• _Assignment_
Your copy should match the listing word for word, apart from the pictures, which are left out.
+++ Dataset section
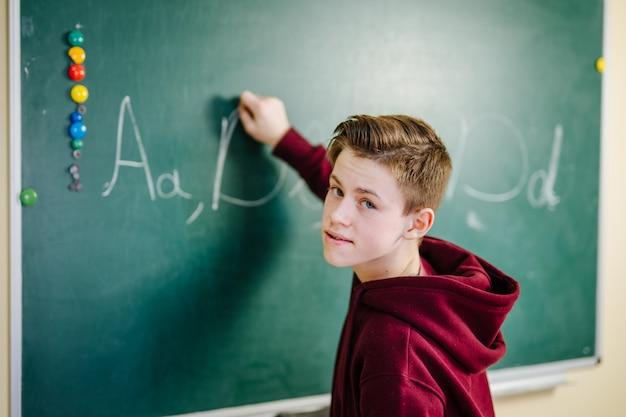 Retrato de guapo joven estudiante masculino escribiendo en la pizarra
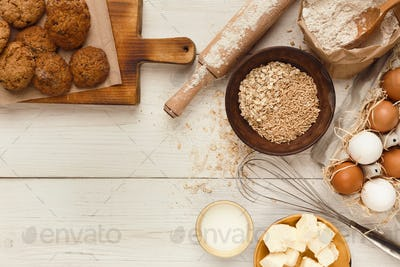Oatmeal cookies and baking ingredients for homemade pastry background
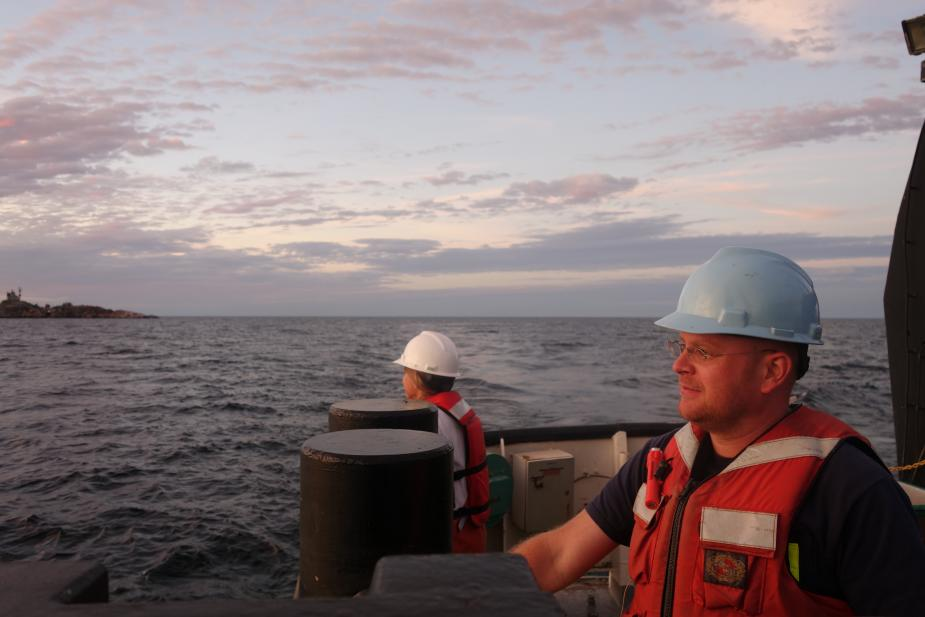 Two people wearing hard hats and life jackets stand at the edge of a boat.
++++++
• _Completed exercise_
 Retrato de guapo joven estudiante masculino escribiendo en la pizarra
Oatmeal cookies and baking ingredients for homemade pastry background
 Two people wearing hard hats and life jackets stand at the edge of a boat.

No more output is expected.